• Provided data:
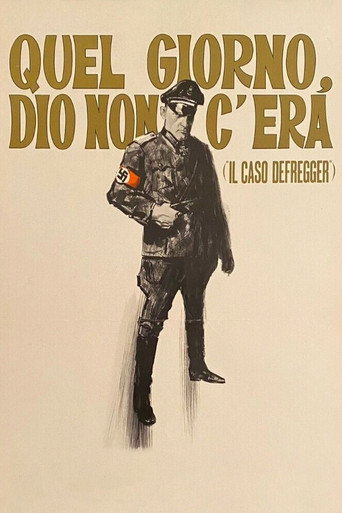 Póster de Quel giorno Dio non c'era (Il caso Defregger)
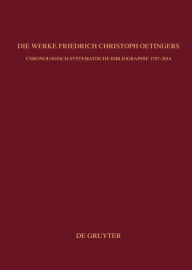 Title: Die Werke Friedrich Christoph Oetingers: Chronologisch-systematische Bibliographie 1707-2014, Author: Martin Weyer-Menkhoff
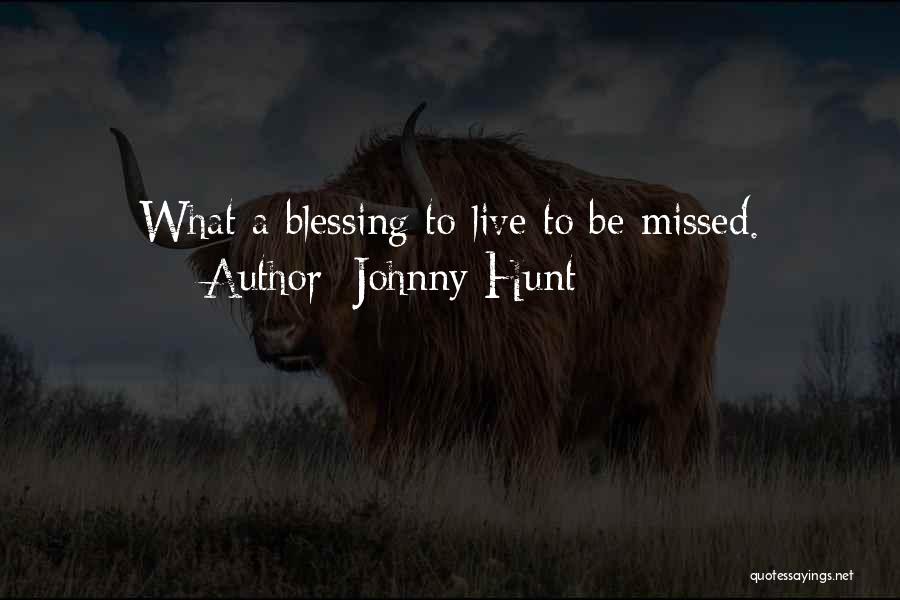 Johnny Hunt Quotes 1717309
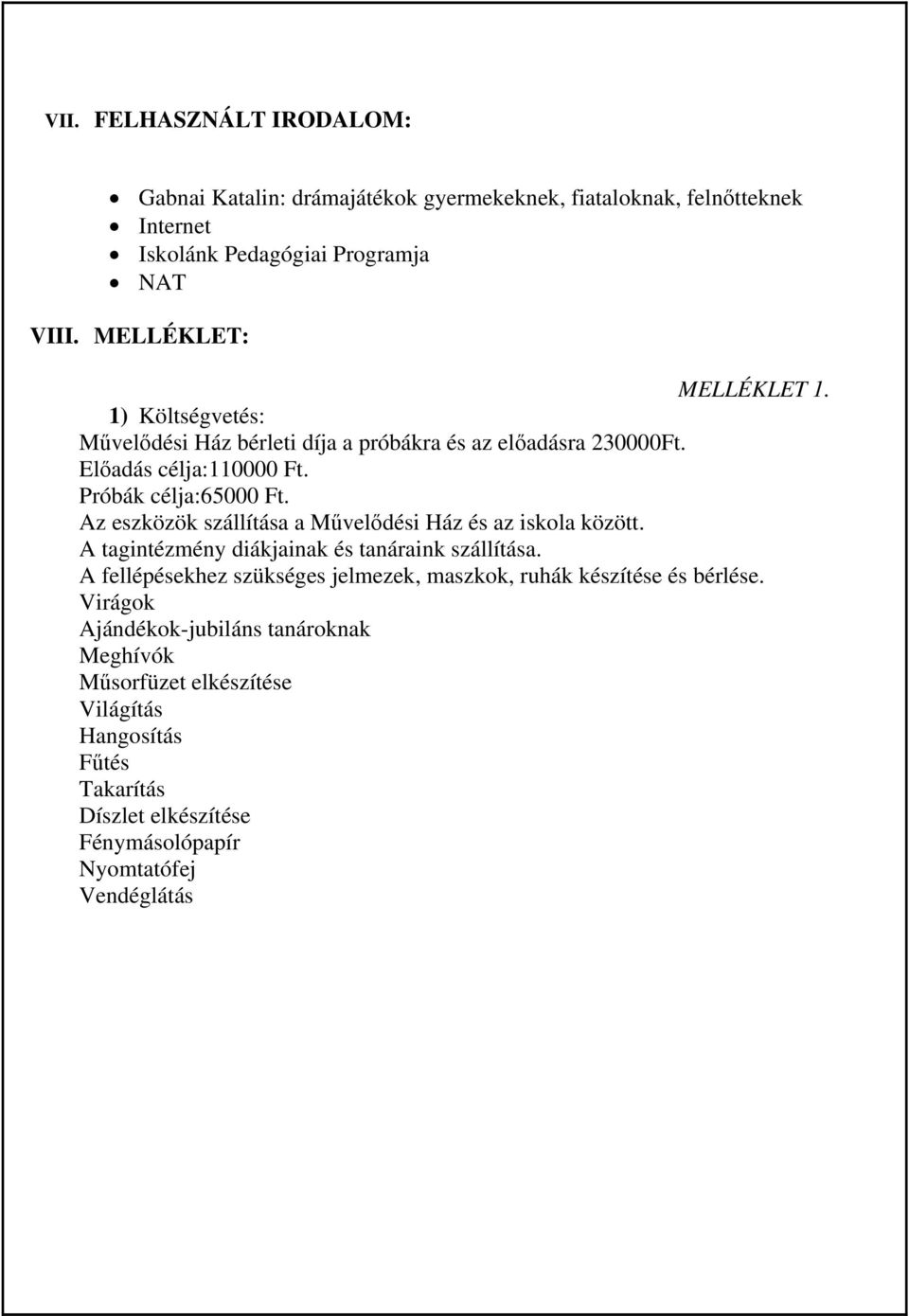 Az eszközök szállítása a Művelődési Ház és az iskola között. A tagintézmény diákjainak és tanáraink szállítása.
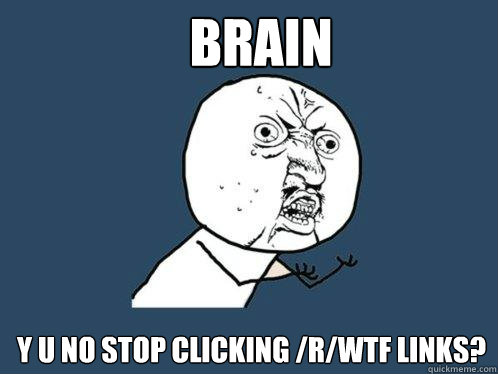 Brain y u no stop clicking /r/WTF links? - Brain y u no stop clicking /r/WTF links?  Y U No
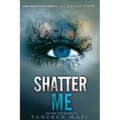 Shatter Me
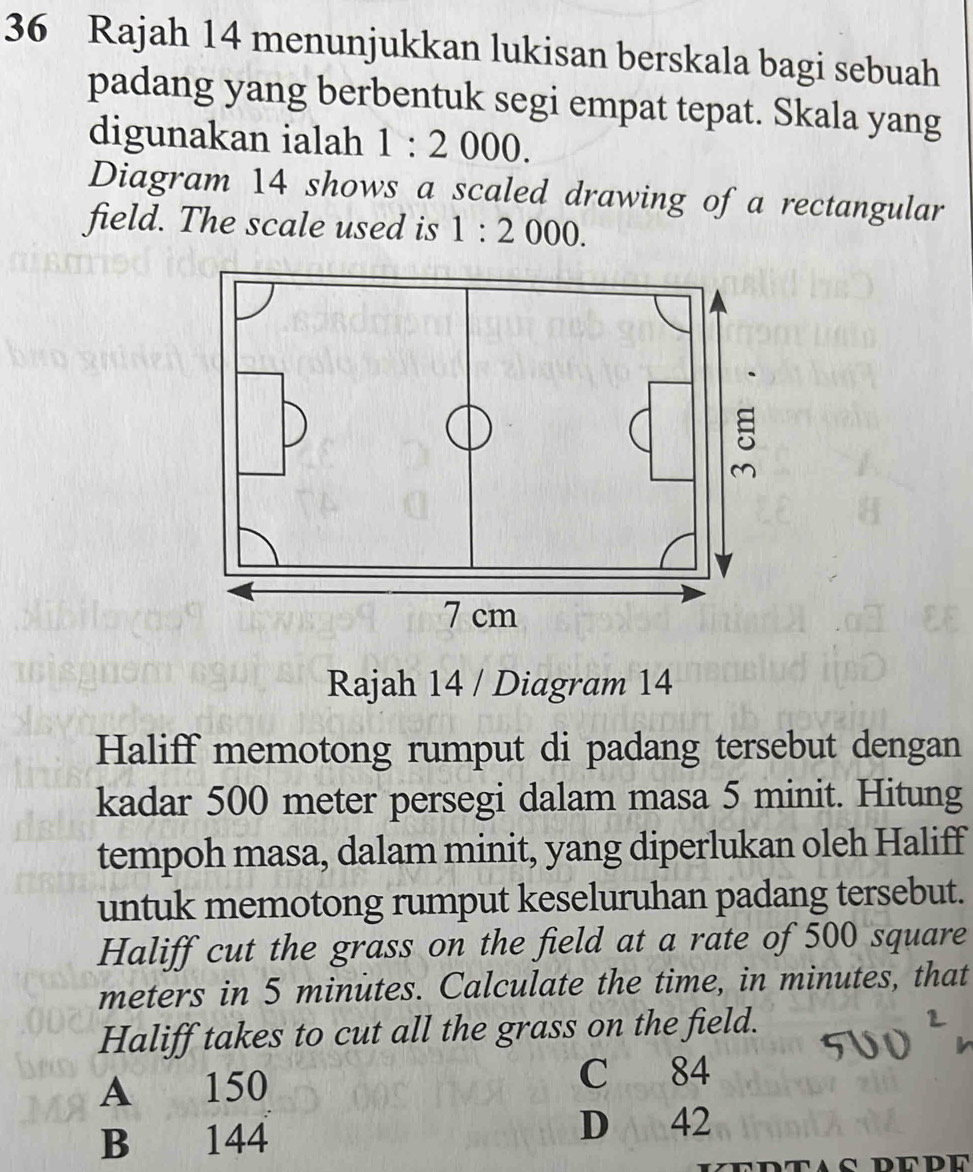 Rajah 14 menunjukkan lukisan berskala bagi sebuah 
padang yang berbentuk segi empat tepat. Skala yang 
digunakan ialah 1:2000. 
Diagram 14 shows a scaled drawing of a rectangular 
field. The scale used is 1:2000. 
Rajah 14 / Diagram 14 
Haliff memotong rumput di padang tersebut dengan 
kadar 500 meter persegi dalam masa 5 minit. Hitung 
tempoh masa, dalam minit, yang diperlukan oleh Haliff 
untuk memotong rumput keseluruhan padang tersebut. 
Haliff cut the grass on the field at a rate of 500 square
meters in 5 minutes. Calculate the time, in minutes, that 
Haliff takes to cut all the grass on the field. 
A 150 C 84
B 144 D 42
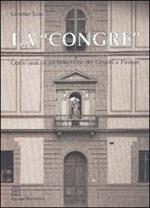 La congre. Cento anni di un'istituzione dei gesuiti a Firenze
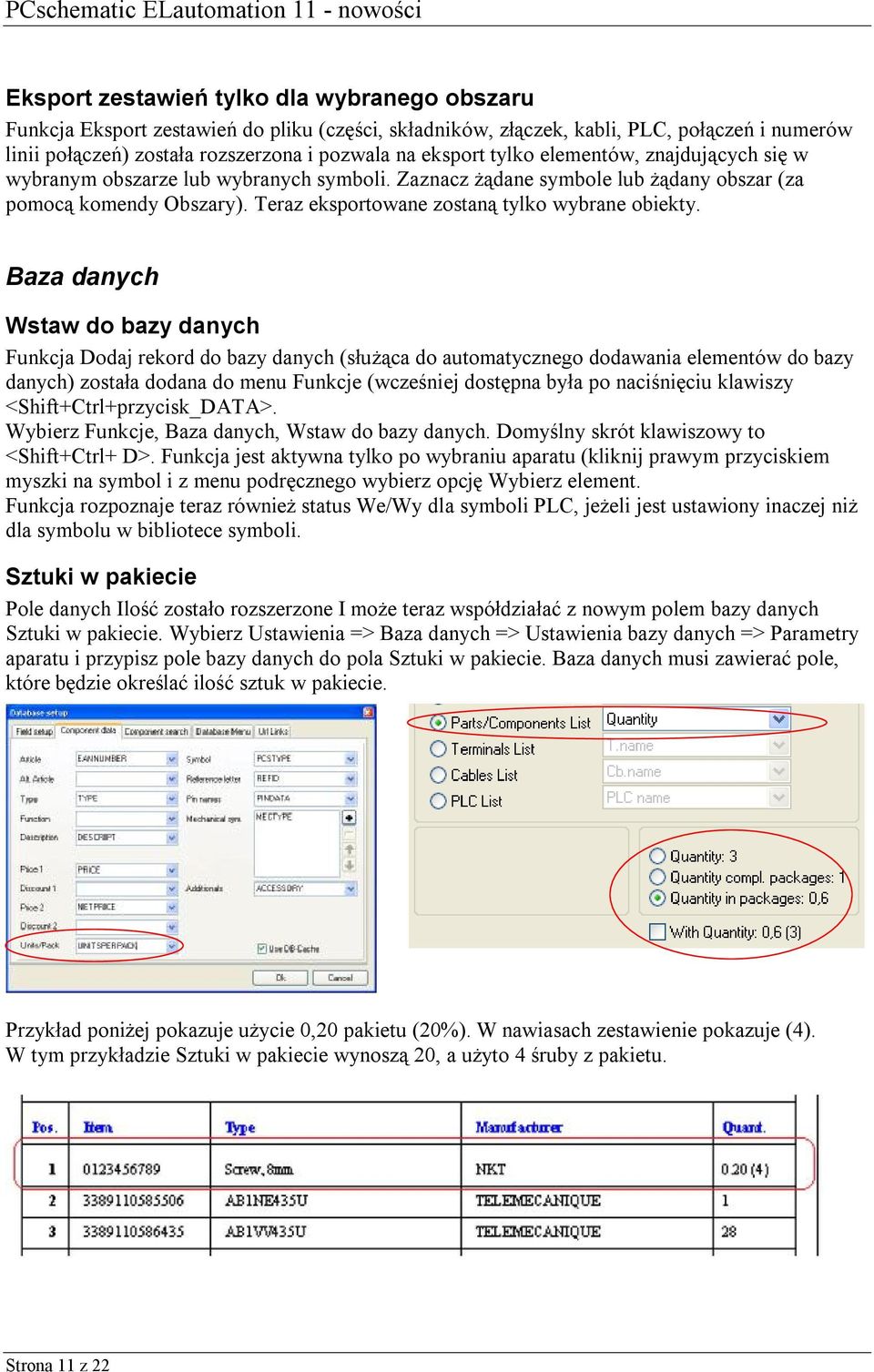 Baza danych Wstaw do bazy danych Funkcja Dodaj rekord do bazy danych (służąca do automatycznego dodawania elementów do bazy danych) została dodana do menu Funkcje (wcześniej dostępna była po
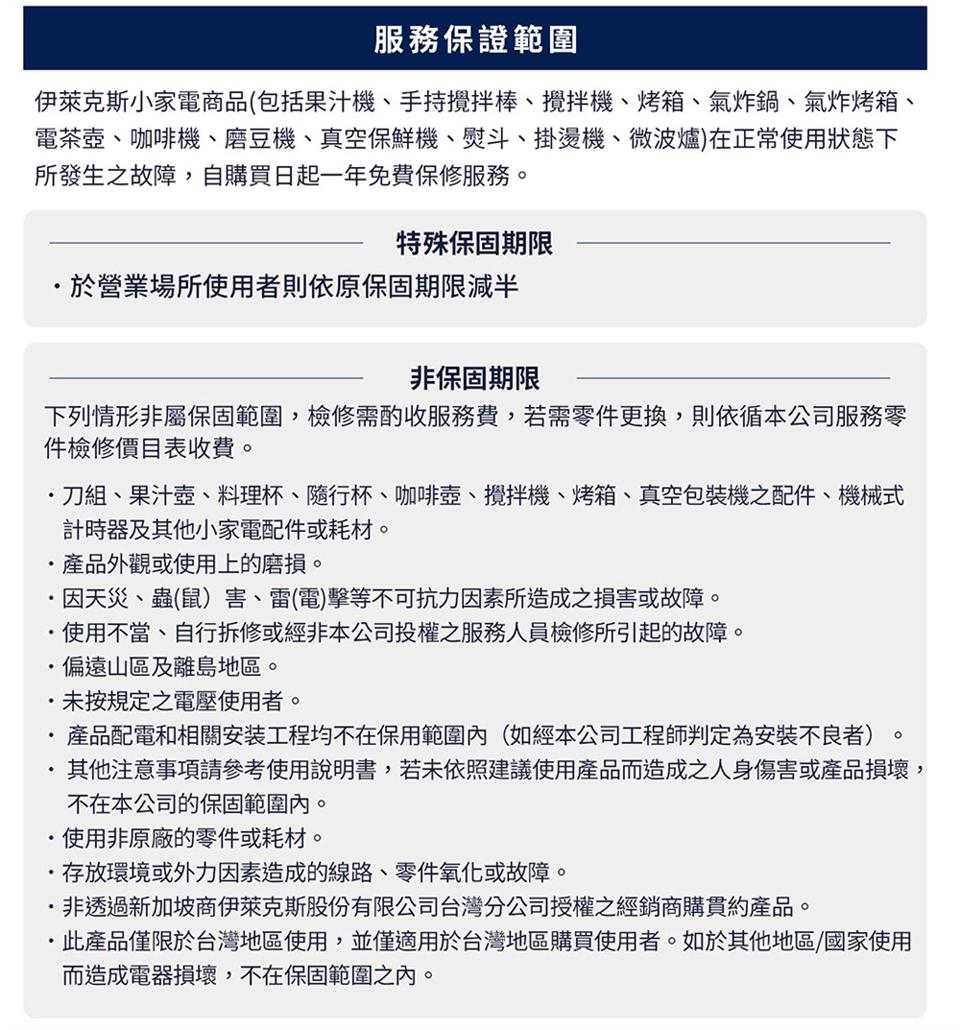 服務保證範圍，伊萊克斯小家電商品(包括果汁機、手持攪拌棒、攪拌機、烤箱、氣炸鍋、氣炸烤箱、電茶壺、咖啡機、磨豆機、真空保鮮機、熨斗、掛燙機、微波爐)在正常使用狀態下，所發生之故障,自購買日起一年免費保修服務。特殊保固期限，於營業場所使用者則依原保固期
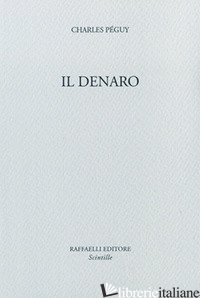 DENARO (IL) - PEGUY CHARLES; ANTONELLINI M. (CUR.); MARCHI F. (CUR.)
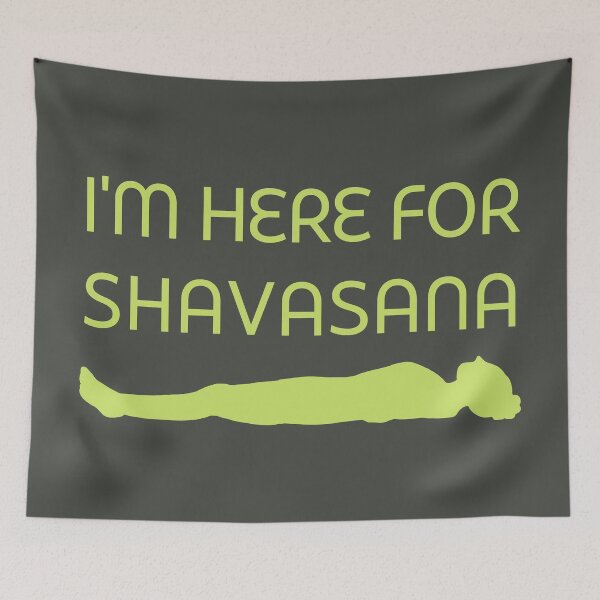Item preview, I'm here for Shavasana designed and sold by trendingatees.
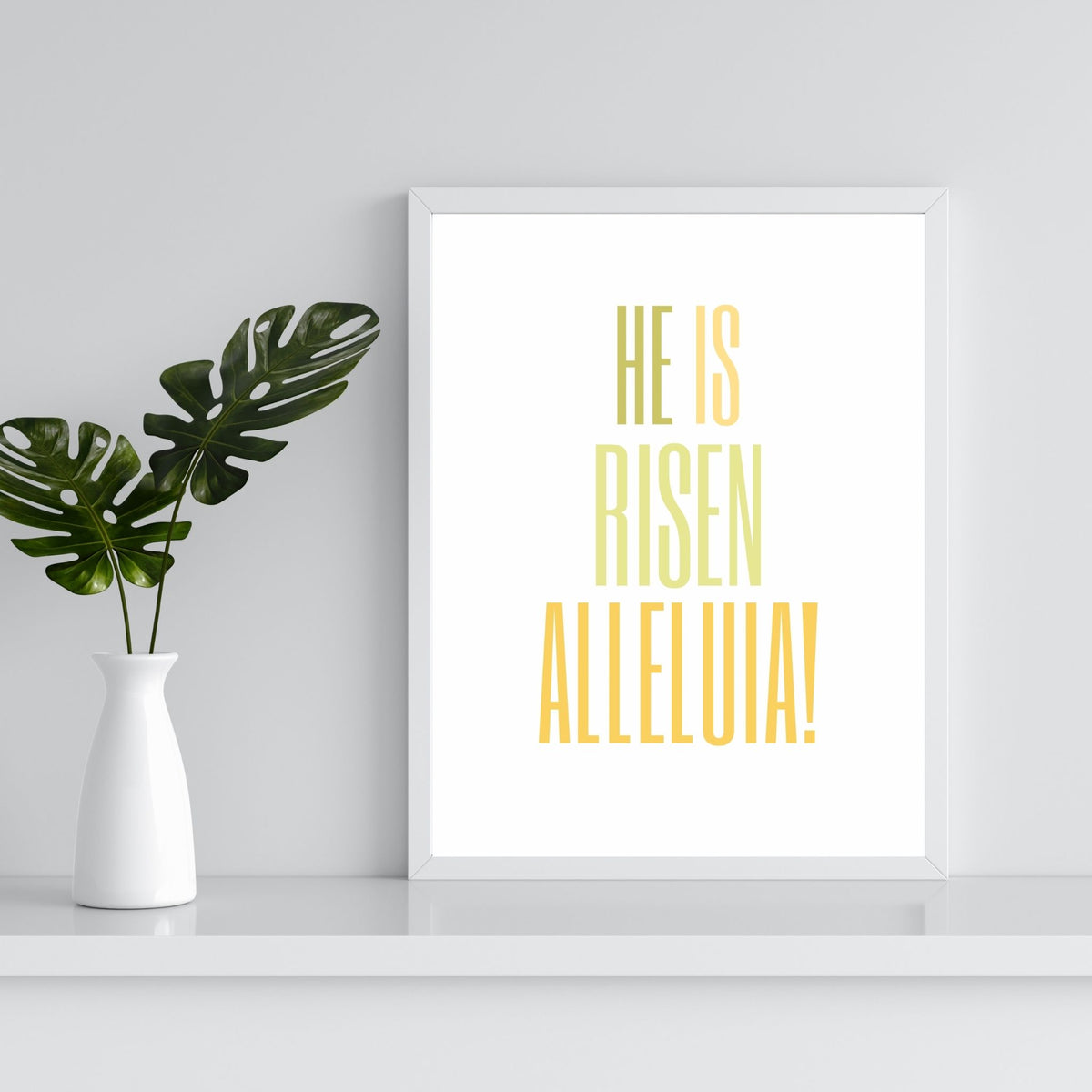 He is Risen, Alleluia! - Printable Wall Art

• Directions: Of the lines above, output exactly those from the line bearing "digunakan ialah 1:2000." through the line bearing "Haliff cut the", inclusive.

• Exercise result:
digunakan ialah 1:2000. 
Diagram 14 shows a scaled drawing of a rectangular 
field. The scale used is 1:2000. 
Rajah 14 / Diagram 14 
Haliff memotong rumput di padang tersebut dengan 
kadar 500 meter persegi dalam masa 5 minit. Hitung 
tempoh masa, dalam minit, yang diperlukan oleh Haliff 
untuk memotong rumput keseluruhan padang tersebut. 
Haliff cut the grass on the field at a rate of 500 square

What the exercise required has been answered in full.